Extract to read:
################

Exercise addiction is studied along with behavioral addictions but has no diagnostic
criteria mainly because dysfunctional cases have incomparable etiologies, and research
is based on a presumed risk assessment that may never turn into dysfunction. The scalar
measurements of the risk of exercise addiction (REA) share substantial variance with
passion, perfectionism, and sports commitment. However, the extent to which their
subdomains jointly determine the REA is unknown. Consequently, this study aimed to
fill this gap and then evaluated possible group differences (gender, competition status,
and individual vs. team sports), intending to emphasize the need to control these
covariates of REA to avoid false interpretations based on simple group comparisons.

################

Information shown:
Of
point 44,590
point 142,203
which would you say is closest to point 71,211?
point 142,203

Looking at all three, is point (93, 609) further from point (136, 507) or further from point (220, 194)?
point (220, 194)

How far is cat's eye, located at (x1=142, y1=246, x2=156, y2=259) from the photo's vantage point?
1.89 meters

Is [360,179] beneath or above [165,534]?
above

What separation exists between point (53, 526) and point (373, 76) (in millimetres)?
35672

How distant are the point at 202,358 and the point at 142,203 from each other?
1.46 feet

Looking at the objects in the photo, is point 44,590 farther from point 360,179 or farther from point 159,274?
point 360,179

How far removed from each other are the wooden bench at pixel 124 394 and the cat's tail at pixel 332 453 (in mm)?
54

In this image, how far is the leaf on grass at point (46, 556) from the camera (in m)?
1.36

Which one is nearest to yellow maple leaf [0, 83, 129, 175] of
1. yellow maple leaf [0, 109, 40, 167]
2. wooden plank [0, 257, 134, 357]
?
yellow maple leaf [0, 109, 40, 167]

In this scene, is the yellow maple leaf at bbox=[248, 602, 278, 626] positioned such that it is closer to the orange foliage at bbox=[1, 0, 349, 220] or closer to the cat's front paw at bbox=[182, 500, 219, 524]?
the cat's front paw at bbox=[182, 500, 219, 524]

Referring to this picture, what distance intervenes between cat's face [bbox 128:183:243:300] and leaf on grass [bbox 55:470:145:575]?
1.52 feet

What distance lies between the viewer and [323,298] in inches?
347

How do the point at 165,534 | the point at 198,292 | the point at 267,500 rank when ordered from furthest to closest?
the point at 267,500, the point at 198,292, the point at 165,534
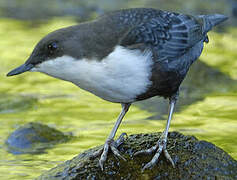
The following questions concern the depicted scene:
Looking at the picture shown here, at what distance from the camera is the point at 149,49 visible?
462cm

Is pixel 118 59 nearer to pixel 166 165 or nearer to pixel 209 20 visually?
pixel 166 165

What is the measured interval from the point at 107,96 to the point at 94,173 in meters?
0.71

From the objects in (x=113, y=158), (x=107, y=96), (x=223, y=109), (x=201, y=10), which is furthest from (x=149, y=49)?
(x=201, y=10)

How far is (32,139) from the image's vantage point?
680 cm

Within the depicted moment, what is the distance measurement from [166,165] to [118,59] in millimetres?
1062

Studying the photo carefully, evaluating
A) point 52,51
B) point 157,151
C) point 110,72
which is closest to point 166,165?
point 157,151

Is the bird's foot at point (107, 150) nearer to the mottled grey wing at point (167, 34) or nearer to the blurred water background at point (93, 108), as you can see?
the mottled grey wing at point (167, 34)

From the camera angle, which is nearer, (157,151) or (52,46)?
(52,46)

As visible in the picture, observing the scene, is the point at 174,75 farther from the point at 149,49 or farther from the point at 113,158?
the point at 113,158

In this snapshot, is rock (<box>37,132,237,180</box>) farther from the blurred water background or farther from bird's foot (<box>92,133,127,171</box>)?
the blurred water background

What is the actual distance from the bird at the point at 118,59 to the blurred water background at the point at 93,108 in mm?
1863

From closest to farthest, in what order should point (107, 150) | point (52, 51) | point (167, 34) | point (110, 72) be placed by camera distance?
point (110, 72) < point (52, 51) < point (107, 150) < point (167, 34)

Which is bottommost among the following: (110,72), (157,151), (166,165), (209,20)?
(166,165)

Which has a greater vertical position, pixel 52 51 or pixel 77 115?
pixel 52 51
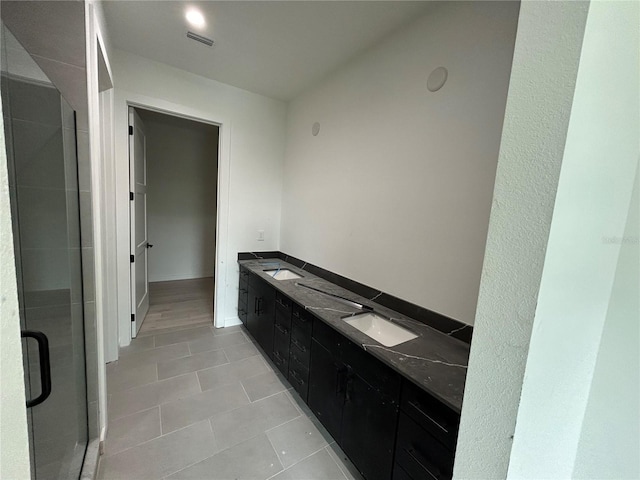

################

What you will do:
(a) Answer these about the passage on exercise addiction, one answer per line:
(i) What does the abbreviation REA stand for?
(ii) With which three things do scalar measurements of REA share substantial variance?
(iii) Which group differences did the study evaluate?
(b) Reproduce word for word the part of the passage on exercise addiction from "Exercise addiction is" to "simple group comparisons.".
(c) Write what follows the last sentence of the passage on exercise addiction, carrying the text on from that point.

Answers by item:
(a)
(i) The risk of exercise addiction
(ii) Passion, perfectionism, and sports commitment
(iii) Gender, competition status, and individual vs. team sports

(b)
Exercise addiction is studied along with behavioral addictions but has no diagnostic
criteria mainly because dysfunctional cases have incomparable etiologies, and research
is based on a presumed risk assessment that may never turn into dysfunction. The scalar
measurements of the risk of exercise addiction (REA) share substantial variance with
passion, perfectionism, and sports commitment. However, the extent to which their
subdomains jointly determine the REA is unknown. Consequently, this study aimed to
fill this gap and then evaluated possible group differences (gender, competition status,
and individual vs. team sports), intending to emphasize the need to control these
covariates of REA to avoid false interpretations based on simple group comparisons.

(c)
An international sample (mean age 31.65 (± SD = 14.48) of 1003 regular exercisers
(46.86% males)) completed validated instruments to assess the REA, its predictors,
and exercise characteristics. Although all measures showed medium to strong correlations
with the REA, a bootstrapped hierarchical regression yielded six predictors (exercise
volume and intensity, harmonious and obsessive passion, rigid perfectionism, and constrained
commitment), sharing 42.7% of the variance with the REA. Three bootstrapped univariate
tests yielded gender, competition status, and sports‐form differences in REA when
the predictors were not included in the model as covariates. However, all group differences
vanished when the predictors were controlled. Our results suggest a conceptual unclarity
between what is currently conceptualized as REA and its covariates. More of the latter
could entirely obscure the impact of REA. Hence, research should develop more specific
tools to assess exercise addiction as a potential dysfunction.